Midsize cities will account for the largest share of urban growth in the next few decades. This session at the New Cities Foundation summit in Jakarta in June 2015 brought together mayors and academic experts to discuss how secondary cities can set themselves apart in a world of mass urbanization.
“There is a very big drop-off between the labor pool of major cities and secondary cities,” noted Parag Khanna, Managing Partner of Hybrid Reality. How do cities compete to get investment and meet their own local needs for growth?
Mohammad Ramdhan Pomanto, the Mayor of Makassar, Indonesia, said that his city is pitching itself as the logistics hub of Indonesia. It is well located within the vast Indonesian archipelago, so that “if you live in Makassar, you can go anywhere”, he argued.
However, Pomanto noted that the big problem for Makassar is that, while it is growing at 9.23% per year, infrastructure is not following economic growth.
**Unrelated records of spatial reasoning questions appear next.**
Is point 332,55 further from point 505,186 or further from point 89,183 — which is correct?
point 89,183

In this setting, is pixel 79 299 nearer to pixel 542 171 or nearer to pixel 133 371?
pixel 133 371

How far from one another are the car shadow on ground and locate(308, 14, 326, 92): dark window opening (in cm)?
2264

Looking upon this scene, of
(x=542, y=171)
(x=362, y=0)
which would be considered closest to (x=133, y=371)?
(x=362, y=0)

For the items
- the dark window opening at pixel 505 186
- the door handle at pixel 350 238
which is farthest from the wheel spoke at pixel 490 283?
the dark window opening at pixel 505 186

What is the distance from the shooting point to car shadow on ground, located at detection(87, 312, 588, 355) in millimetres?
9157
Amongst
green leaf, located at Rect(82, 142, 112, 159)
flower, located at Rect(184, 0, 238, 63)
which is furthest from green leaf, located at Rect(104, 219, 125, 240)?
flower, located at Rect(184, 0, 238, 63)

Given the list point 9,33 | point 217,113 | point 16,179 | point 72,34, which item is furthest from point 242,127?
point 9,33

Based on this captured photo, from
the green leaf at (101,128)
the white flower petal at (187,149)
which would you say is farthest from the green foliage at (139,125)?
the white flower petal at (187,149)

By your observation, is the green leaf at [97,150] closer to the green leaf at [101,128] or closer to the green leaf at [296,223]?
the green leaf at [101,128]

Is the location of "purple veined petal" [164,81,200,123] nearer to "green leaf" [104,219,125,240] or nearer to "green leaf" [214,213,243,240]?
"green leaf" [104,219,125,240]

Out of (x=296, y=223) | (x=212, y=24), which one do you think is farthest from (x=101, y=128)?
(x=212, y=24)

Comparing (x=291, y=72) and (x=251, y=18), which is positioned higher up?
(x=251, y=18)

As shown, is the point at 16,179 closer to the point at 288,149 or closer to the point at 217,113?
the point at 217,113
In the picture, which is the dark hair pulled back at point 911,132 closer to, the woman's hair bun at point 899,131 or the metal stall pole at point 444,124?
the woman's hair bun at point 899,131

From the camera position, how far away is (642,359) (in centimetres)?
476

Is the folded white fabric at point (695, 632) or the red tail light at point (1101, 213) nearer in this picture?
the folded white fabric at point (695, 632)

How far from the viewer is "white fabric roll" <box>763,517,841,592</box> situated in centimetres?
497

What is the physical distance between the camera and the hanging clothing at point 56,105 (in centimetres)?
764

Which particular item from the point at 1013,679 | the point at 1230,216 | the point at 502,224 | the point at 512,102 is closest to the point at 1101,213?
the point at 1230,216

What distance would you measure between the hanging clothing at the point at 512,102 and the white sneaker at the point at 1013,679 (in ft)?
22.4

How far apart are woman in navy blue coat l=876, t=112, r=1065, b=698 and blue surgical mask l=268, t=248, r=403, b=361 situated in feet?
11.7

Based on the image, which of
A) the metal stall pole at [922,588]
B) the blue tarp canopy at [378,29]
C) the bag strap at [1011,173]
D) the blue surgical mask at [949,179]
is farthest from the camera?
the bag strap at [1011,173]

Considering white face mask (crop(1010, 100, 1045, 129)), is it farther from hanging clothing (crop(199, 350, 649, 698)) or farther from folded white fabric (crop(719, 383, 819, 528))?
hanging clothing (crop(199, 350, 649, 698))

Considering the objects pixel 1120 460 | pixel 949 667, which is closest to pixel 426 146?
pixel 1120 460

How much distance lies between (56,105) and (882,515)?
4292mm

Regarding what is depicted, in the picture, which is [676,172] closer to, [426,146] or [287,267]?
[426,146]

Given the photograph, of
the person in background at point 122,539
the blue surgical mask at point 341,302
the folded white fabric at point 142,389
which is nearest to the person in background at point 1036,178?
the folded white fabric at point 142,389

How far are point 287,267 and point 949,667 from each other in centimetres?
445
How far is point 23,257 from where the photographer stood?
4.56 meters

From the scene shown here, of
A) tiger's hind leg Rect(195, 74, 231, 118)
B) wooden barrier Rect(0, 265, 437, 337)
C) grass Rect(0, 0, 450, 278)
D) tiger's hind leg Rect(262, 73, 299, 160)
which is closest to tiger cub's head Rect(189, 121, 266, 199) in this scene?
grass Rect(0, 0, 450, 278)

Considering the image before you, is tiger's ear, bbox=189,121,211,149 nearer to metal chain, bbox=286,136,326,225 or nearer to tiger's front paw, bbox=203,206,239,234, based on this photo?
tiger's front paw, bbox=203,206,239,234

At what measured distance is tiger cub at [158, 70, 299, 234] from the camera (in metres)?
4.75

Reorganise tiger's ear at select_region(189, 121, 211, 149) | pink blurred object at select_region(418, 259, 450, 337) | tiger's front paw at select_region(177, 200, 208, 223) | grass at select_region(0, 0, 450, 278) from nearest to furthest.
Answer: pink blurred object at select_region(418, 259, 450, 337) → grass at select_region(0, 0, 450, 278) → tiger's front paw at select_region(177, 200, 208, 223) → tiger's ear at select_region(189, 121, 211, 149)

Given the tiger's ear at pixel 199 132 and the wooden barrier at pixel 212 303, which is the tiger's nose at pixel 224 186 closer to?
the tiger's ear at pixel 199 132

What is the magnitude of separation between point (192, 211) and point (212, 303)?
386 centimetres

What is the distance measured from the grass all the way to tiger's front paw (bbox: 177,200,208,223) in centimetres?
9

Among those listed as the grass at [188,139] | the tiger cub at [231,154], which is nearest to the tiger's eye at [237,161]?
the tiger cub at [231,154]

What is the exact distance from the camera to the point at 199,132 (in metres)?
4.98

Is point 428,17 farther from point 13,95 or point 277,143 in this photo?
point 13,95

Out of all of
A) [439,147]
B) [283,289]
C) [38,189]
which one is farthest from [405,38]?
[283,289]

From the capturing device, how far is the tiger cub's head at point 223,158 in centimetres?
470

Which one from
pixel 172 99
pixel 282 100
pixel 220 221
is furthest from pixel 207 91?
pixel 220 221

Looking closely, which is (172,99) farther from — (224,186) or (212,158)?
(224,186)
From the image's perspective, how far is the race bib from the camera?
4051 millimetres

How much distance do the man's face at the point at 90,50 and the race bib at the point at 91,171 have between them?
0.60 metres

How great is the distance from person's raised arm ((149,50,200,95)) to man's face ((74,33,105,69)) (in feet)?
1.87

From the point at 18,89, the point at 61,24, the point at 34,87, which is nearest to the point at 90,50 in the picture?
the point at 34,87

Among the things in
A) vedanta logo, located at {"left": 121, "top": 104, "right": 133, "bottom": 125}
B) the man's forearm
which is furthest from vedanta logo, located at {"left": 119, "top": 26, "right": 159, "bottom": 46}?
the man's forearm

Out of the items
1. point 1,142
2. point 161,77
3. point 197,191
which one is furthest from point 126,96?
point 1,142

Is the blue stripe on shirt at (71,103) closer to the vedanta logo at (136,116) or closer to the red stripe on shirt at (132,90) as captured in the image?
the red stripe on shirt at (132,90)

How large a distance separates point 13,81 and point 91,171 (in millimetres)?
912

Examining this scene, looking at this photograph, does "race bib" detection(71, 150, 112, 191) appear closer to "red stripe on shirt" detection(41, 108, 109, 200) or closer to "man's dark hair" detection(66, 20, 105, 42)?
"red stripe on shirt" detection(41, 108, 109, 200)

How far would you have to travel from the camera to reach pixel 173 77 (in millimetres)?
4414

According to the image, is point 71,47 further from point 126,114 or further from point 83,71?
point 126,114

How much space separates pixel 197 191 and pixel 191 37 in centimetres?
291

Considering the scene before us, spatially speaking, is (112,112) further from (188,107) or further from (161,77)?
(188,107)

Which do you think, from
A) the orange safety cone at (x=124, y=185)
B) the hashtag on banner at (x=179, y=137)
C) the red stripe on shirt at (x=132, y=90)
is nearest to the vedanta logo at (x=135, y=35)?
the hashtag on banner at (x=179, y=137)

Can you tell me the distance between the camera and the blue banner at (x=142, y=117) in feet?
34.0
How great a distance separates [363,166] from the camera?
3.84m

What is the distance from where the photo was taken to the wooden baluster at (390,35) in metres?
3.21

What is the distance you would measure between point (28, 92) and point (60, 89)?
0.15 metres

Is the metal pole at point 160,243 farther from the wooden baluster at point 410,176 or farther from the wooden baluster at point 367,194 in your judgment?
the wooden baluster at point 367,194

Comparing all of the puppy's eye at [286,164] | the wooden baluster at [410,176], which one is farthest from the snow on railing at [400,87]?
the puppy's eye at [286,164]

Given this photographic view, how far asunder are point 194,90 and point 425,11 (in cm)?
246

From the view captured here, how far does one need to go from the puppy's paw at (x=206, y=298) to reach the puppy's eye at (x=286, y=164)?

Secondary cities in Indonesia struggle to get investment from central government, which is too bureaucratic and slow. Public-private partnerships help, but the city still needs much more investment, he said.
Li Tie of the China Center for Urban Development said that subsidiary cities in China are being supported as a way to alleviate pressure on the main cities in the country. Shanghai has 9 million commuters coming into the city each day, swelling its population to 20 million in total. The government is looking to divert as many people as possible into secondary cities so that Shanghai and others are not completely overwhelmed.
The Indian government has not, previously, taken the same approach, said Ajit Gulabchand of the Hindustan Construction Company. The government “romanticized” rural areas and did not support the development of secondary cities. Now, however, “the government has recognized that urbanization is essential, like China did two decades ago.” He concluded that India has now started making its cities “more livable and centers of manufacturing and services.”